== Problems to solve ==
(1) In the forum thread on cleaning column names in R, what does Charlie Hadley say is the most likely cause of the error?
(2) Pick up the forum thread on cleaning column names in R and continue it from where it stops.

== Selected passage ==
%%
Here you go: https://gist.github.com/MmattC/3ebdee50c012bcb813da5482d86f0491

Chhavi Kotwani

Chhavi Kotwani

March 18, 2022

Hi David!

I ran clean_names on nhanes and then displayed nhanes to see if it worked - it did. However, when I move on to the select function, it refuses to recognized the cleaned version and still refers to the earlier version. Is there something I missed?

Thanks!

Charlie Hadley

Charlie Hadley

March 19, 2022

Hello Chhavi! The most likely cause of this error is writing code that doesn't make an assignment. Let me take you through some steps.

Step 1: Run this code

nhanes %>% 
  clean_names()

Step 2: Run this code

nhanes %>% 
  select(days_phys_hlth_bad)

This will cause an issue because when you ran the first step the output was only being printed to the console and not assigned - meaning that nhanes hasn't been changed. Instead, if you followed these steps the code would work:

Step a: Assign the result of your code to nhanes

nhanes <- nhanes %>% 
  clean_names()

Step b: Run this and the code will work

nhanes %>% 
  select(days_phys_hlth_bad)

If this hasn't answered your question please do give me more details.

Cheers,

Charlotte

Tatiana Bustos

Tatiana Bustos

July 27, 2022

Im getting an error "attempt to use zero-length variable name" when I use the following code:

nhanes %&gt;% 
  select(marital_status, education)

Any idea what the error message means? It worked for the single select.
%%
== Entries provided ==
%%
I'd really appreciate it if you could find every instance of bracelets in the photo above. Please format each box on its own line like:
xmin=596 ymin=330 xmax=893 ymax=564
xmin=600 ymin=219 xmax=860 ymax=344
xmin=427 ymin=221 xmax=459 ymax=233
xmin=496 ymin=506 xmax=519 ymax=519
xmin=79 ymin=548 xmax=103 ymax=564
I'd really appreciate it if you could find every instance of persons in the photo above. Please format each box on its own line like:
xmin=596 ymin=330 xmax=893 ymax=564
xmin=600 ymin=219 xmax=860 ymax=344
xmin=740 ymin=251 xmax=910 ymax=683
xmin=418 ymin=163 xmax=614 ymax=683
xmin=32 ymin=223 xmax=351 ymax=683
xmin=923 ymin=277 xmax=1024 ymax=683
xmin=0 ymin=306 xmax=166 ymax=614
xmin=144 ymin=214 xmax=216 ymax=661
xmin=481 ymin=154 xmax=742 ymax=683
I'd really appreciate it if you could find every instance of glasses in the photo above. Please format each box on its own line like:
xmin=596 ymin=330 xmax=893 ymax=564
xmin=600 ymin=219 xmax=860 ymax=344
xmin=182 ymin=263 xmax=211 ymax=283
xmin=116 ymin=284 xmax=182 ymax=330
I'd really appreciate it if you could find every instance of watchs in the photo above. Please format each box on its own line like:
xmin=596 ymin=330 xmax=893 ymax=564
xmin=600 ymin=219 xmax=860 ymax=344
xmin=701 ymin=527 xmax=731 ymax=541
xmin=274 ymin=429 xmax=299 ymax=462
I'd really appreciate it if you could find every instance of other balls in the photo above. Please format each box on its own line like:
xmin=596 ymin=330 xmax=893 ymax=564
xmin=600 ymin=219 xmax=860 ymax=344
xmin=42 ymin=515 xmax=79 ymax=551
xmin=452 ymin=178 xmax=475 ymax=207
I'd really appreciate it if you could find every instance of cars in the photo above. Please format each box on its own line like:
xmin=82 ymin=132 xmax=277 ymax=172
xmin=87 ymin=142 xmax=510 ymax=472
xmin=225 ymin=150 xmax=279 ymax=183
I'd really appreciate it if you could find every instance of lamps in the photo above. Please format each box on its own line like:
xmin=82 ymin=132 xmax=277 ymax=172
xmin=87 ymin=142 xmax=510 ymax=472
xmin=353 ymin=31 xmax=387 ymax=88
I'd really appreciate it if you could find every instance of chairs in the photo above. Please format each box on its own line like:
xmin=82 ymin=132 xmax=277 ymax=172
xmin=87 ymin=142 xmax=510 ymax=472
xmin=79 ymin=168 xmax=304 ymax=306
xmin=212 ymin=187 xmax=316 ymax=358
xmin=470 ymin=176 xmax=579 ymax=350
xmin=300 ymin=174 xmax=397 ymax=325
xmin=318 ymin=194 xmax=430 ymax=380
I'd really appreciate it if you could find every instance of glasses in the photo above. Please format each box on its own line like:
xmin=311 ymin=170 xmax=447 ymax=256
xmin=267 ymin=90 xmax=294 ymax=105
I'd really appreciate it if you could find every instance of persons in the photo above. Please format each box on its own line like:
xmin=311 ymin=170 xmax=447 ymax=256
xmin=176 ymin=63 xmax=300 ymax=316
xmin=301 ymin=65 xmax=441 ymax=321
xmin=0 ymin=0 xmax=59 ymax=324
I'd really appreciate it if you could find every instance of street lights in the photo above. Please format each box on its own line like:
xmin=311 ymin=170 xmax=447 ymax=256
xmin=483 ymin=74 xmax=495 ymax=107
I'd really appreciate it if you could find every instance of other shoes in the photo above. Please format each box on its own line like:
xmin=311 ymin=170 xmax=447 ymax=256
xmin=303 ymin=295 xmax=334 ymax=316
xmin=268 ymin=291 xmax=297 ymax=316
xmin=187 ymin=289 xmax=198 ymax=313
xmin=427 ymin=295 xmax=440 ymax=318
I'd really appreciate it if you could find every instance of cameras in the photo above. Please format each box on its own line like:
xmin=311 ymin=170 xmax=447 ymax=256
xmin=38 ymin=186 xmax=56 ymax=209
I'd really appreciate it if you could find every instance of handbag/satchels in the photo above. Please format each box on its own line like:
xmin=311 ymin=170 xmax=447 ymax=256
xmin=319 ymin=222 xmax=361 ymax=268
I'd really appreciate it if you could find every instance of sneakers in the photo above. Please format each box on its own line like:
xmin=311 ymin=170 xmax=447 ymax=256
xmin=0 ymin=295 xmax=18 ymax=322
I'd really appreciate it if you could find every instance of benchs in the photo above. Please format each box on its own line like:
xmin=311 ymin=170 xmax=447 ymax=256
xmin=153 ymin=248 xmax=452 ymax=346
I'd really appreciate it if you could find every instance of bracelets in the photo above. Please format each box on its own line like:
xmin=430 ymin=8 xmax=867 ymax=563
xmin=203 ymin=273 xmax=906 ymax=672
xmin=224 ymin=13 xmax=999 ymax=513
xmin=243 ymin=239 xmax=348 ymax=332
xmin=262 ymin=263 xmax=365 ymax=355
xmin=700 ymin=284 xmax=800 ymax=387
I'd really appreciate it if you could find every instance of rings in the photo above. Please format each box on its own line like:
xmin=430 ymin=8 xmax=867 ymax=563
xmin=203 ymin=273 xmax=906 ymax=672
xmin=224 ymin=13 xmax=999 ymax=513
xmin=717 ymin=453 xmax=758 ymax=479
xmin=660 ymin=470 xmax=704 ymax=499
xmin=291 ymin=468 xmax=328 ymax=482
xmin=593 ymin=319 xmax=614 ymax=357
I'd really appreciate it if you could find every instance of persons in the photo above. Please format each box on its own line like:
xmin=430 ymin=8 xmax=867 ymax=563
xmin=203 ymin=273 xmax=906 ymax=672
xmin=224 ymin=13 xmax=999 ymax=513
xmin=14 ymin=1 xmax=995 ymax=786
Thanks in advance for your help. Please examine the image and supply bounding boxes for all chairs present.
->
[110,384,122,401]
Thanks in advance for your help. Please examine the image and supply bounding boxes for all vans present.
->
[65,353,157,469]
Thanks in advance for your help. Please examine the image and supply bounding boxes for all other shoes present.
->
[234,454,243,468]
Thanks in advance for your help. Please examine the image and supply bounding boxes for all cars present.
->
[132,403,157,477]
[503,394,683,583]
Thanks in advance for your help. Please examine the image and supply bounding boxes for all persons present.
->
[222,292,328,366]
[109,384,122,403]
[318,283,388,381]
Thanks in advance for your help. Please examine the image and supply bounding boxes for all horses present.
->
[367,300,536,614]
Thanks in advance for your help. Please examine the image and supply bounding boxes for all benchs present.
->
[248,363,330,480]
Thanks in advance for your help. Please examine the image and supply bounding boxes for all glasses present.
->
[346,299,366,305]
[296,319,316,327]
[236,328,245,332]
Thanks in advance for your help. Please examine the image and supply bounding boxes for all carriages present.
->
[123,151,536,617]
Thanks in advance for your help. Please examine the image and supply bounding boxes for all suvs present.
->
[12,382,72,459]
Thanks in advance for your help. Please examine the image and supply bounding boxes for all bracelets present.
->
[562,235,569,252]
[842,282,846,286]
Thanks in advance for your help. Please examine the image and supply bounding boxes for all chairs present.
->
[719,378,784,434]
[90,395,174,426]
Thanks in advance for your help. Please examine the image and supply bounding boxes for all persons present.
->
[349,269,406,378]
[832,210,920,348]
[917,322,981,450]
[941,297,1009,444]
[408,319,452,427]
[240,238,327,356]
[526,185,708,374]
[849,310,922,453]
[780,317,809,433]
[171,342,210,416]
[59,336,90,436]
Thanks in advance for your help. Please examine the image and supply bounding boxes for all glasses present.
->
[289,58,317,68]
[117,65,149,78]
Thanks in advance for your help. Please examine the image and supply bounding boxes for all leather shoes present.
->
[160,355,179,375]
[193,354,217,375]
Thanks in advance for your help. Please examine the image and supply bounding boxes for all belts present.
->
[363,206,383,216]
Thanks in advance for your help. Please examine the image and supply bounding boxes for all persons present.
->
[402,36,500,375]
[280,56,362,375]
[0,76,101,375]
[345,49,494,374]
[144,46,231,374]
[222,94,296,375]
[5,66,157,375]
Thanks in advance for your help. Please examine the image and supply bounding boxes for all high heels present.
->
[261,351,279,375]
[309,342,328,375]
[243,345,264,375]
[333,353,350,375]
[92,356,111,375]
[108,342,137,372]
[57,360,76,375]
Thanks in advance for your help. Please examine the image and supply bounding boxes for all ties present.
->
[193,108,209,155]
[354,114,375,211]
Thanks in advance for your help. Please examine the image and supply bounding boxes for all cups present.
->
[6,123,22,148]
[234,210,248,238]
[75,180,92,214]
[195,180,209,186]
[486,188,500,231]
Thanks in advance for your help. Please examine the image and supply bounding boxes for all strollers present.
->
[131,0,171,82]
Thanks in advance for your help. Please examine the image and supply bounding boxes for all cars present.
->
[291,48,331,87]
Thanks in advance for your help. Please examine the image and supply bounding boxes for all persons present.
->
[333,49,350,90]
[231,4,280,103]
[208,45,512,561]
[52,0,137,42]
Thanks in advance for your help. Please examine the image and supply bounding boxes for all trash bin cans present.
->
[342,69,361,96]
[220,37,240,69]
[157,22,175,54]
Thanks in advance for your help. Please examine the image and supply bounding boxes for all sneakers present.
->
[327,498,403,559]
%%
== Answers given ==
(1) Writing code that doesn't make an assignment.

(2)
Tatiana Bustos

Tatiana Bustos

July 28, 2022

Figured it out - I was highlighting the back ticks with my code. I thought I had to highlight everything :X

Tatiana Bustos

Tatiana Bustos

July 28, 2022

Just reflecting on the data wrangling - it looks like the data on the excel (or CSV) sheet has to be set up just right to be able to use these coding exercises. Can you share more about the data file preparation? What practices we should have in place regarding variables, types of inputted data, etc? A lot of my time is spent in data cleaning before actually getting to the analyses. Sorry if I am getting ahead !

David Keyes

David Keyes

July 29, 2022

So I got this data from the NHANES r package. It's been a while so I don't remember exactly what I did (this is bad practice from a time I didn't know better), but in terms of general data cleaning advice, here are a couple articles:

https://ivelasq.rbind.io/blog/tidying-census-data/ https://evamaerey.github.io/little_flipbooks_library/data_cleaning/data_cleaning

The main thing I would say is that all data cleaning should happen in R so that you can always see what you did and re-run your cleaning code in the future (again, I didn't follow this advice).

Elsa Bailey

Elsa Bailey

October 4, 2022

Could you please go over the use of "quotes" around a term. When are quotes required, and when are they not necessary? For example, quotes are used here - select(contains("hlth_bad")). But no quotes are used here - select(marital_status, education). Thanks!

David Keyes

David Keyes

October 5, 2022

Yes, we can definitely discuss this!

Rachel Nicholson

Rachel Nicholson

October 5, 2022

I believe I'm having the same issue as described by Matt M below. I have run the clean_names function and I get an output with the new correct names. However when I run the select functions if I don't put in the previous names I get an error message that says the columns don't exist. If I put in the non-cleaned names it works fine. I see that you have a video below, but I get a message that I don't have permission to view the video. Could you let me know what the solution was?

Rachel Nicholson

Rachel Nicholson

October 5, 2022

I found a temporary solution - if I run "clean_names" inside of each code chunk then it works, but I have to add that to every single code chunk. Is that correct?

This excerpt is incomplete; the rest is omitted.